Roma, 11 set – Il 2 agosto 2019, dopo ben otto anni di attesa, la giunta regionale ha approvato il piano regionale rifiuti 2019-2025. Servono poi 60 giorni per l’approvazione in consiglio e 30 giorni per le controdeduzioni. Il piano è ricco soprattutto della solita retorica sull’economia circolare e sulla differenziata al 70%, ed ha alcuni punti chiave:

  • 1) sviluppo dell’economia circolare;
  • 2) riequilibrio territoriale del fabbisogno impiantistico in ogni Ato provinciale;
  • 3) introduzione del sub-ambito di Roma Capitale;
  • 4) Nuovo presidio industriale di Colleferro e raccolta differenziata al 70% nel Lazio entro il 2025;
  • 5) legalità e investimenti regionali per sostenere Comuni e aziende pubbliche nella realizzazione di impianti per il trattamento e lo smaltimento dei rifiuti.

Dunque sono previsti cinque ambiti territoriali ottimali, uno per ogni provincia. Per contribuire a colmare il gap impiantistico la Regione nel 2019 stanzierà circa 6 milioni di euro, che verranno messi a disposizione di Comuni e aziende pubbliche del settore, attraverso un bando pubblico, per la realizzazione di impianti di trattamento e smaltimento dei rifiuti.

Una nuova discarica a Roma


Ma oltre che sulla localizzazione della gestione dei rifiuti, con l’attribuzione dei poteri di raccolta, trattamento, valorizzazione e smaltimento agli ambiti provinciali, l’ipotetico cambiamento del sistema dei rifiuti laziale si basa soprattutto sulla nascita di una nuova discarica all’interno del territorio del comune di Roma, e di un tmb “di ultima generazione” a Colleferro, da 500 mila tonnellate annue, dove conferire l’indifferenziato oggi lavorato dai quattro impianti (tre, escludendo quello ormai distrutto del Salario) presenti nella Capitale.

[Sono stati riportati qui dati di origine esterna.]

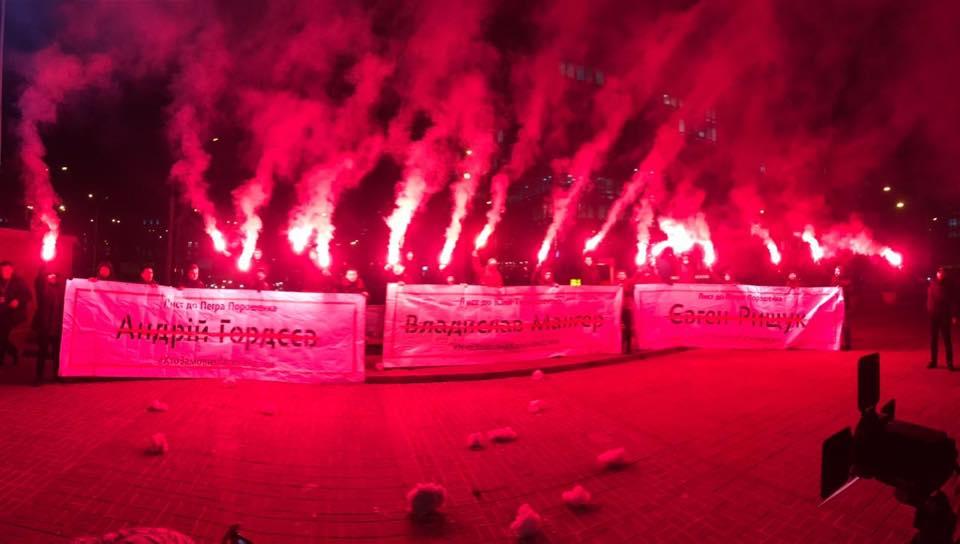 """""""Хто замовив Гандзюк"""": активісти запалили файєри під судом по справі Мангера"""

Un piano rifiuti che in sintesi, oltre a raccontare la solita novella dell’economia circolare e il bel mondo pulito della raccolta differenziata, intende risolvere l’emergenza rifiuti, in particolare della Capitale, tornando all’antico, semplicemente rifacendo la discarica nel territorio di Roma Metropolitana! Secondo gli autori del piano, Roma deve essere autosufficiente e avere una discarica, anche perché entrò il 31 dicembre chiude quella di Colleferro. E per Zingaretti “secondo noi Roma ha bisogno di una discarica di servizio. Siamo pronti a ricrederci se non fosse così, anche se io non lo credo. Bisogna, con grande responsabilità, individuare un sito”.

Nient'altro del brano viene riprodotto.